Dead Letter Queues and Retry Strategies

Series: Designing a Microservice-Friendly Datahub

In event-driven systems, failure is not an edge case—it’s the default state waiting to happen. Networks drop packets. Services restart. Code contains bugs. Messages arrive twice, late, or malformed.

The question is not “How do we prevent failure?”
The real question is “What do we do when failure inevitably happens?”

Dead Letter Queues (DLQs) and retry strategies are the answer—but only when used deliberately. This article explains why they exist, how they work, and how to implement them correctly using the same tools you’ve seen throughout this series: PHP, Redis Streams, .NET, RabbitMQ, and Node.js.

The Core Principle: Failure Is Normal

In synchronous systems, failure is immediate and obvious.
In asynchronous systems, failure is deferred—and that makes it more dangerous.

Without explicit failure handling:

Messages disappear
Pipelines stall silently
State diverges slowly
Bugs surface days later

DLQs exist to make failure visible, contained, and reversible.

What Is a Dead Letter Queue (Really)?

A Dead Letter Queue is not a trash bin.

It is:

A quarantine zone for unprocessable messages
A pressure-release valve for pipelines
A forensic record of what went wrong

Messages land in a DLQ when:

They fail processing too many times
They are structurally invalid
They are “poison messages” (always fail)

Nothing should land in a DLQ silently.

Retry vs DLQ: Know the Difference

Retries are for temporary failures

Network timeouts
Service restarts
Rate limits
Brief unavailability

DLQs are for deterministic failures

Invalid payloads
Unsupported event versions
Missing required data
Logic bugs

Retrying deterministic failures forever is how queues die.

Retry Strategy Fundamentals

A good retry strategy answers three questions:

When should we retry?
How often should we retry?
When do we stop retrying?

The correct answers are never “immediately,” “forever,” and “we’ll see.”
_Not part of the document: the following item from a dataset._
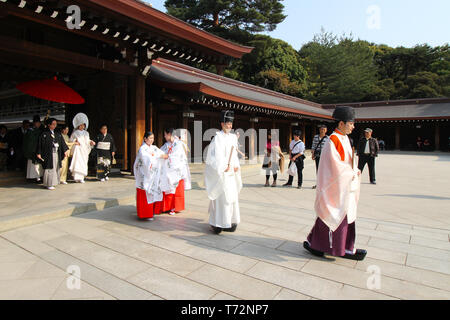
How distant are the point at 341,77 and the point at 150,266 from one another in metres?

RabbitMQ: DLQs and Retries in Practice

RabbitMQ makes DLQs explicit—and that’s a good thing.

Step 1: Declare a Dead Letter Exchange

channel.ExchangeDeclare(
    exchange: "events.dlx",
    type: ExchangeType.Topic,
    durable: true
);

Step 2: Configure the Main Queue With DLQ Rules

var args = new Dictionary<string, object>
{
    { "x-dead-letter-exchange", "events.dlx" },
    { "x-dead-letter-routing-key", "user.updated.failed" }
};

channel.QueueDeclare(
    queue: "user.updated.consumer",
    durable: true,
    exclusive: false,
    autoDelete: false,
    arguments: args
);

If a message is rejected or expires, RabbitMQ moves it automatically.
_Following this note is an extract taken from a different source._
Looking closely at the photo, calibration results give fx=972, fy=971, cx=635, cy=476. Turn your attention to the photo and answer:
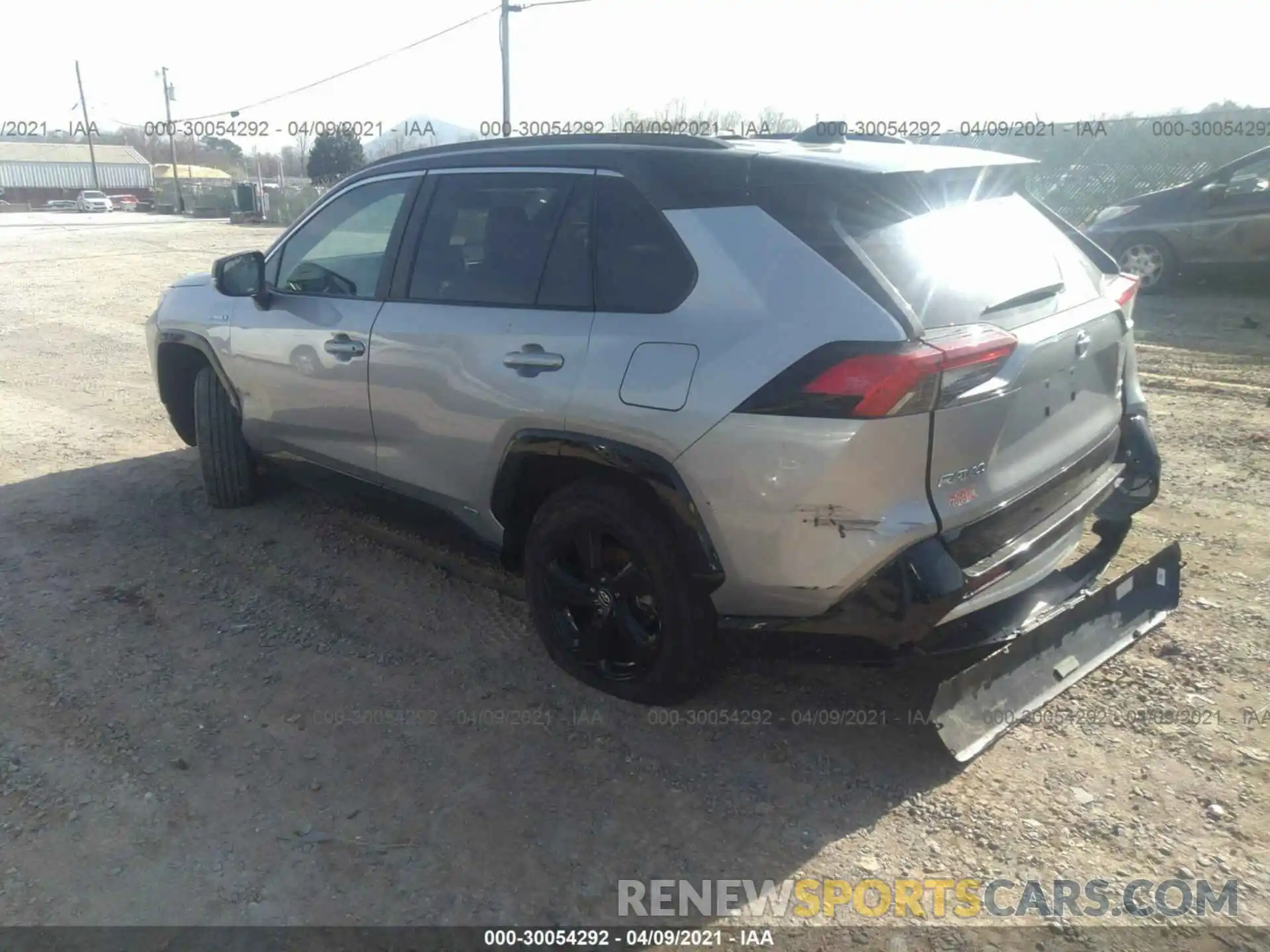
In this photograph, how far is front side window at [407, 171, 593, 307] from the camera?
11.0 feet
Step 3: Consumer Logic With Explicit Failure

consumer.Received += (sender, ea) =>
{
    try
    {
        HandleMessage(ea.Body);
        channel.BasicAck(ea.DeliveryTag, false);
    }
    catch (TransientException)
    {
        // retry
        channel.BasicNack(ea.DeliveryTag, false, true);
    }
    catch (Exception)
    {
        // poison message → DLQ
        channel.BasicNack(ea.DeliveryTag, false, false);
    }
};

This is the critical distinction:

requeue = true → retry
requeue = false → DLQ

Adding Retry Backoff (Without Melting the System)

Immediate retries are dangerous. They create retry storms.
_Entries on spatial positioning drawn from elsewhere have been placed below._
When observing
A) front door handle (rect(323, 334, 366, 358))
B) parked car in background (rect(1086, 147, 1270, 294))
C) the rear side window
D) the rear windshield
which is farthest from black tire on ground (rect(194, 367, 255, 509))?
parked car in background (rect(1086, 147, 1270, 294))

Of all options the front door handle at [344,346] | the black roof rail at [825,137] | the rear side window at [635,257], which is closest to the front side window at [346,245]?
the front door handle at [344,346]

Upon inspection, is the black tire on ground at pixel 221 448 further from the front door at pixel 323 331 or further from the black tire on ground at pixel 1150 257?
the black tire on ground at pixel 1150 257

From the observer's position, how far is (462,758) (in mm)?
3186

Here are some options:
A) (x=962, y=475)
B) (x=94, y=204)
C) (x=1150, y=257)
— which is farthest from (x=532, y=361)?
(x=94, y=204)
A common RabbitMQ pattern uses delay queues.

Retry Queue With TTL

var retryArgs = new Dictionary<string, object>
{
    { "x-message-ttl", 10000 }, // 10 seconds
    { "x-dead-letter-exchange", "events" },
    { "x-dead-letter-routing-key", "user.updated" }
};

channel.QueueDeclare(
    queue: "user.updated.retry",
    durable: true,
    exclusive: false,
    autoDelete: false,
    arguments: retryArgs
);

Flow:

Failure → send to retry queue
TTL expires
Message returns to main queue
Retry occurs with delay

Backoff without code complexity.

Redis Streams: Handling Poison Messages

Redis Streams don’t have DLQs—but they have pending entries, which serve a similar purpose.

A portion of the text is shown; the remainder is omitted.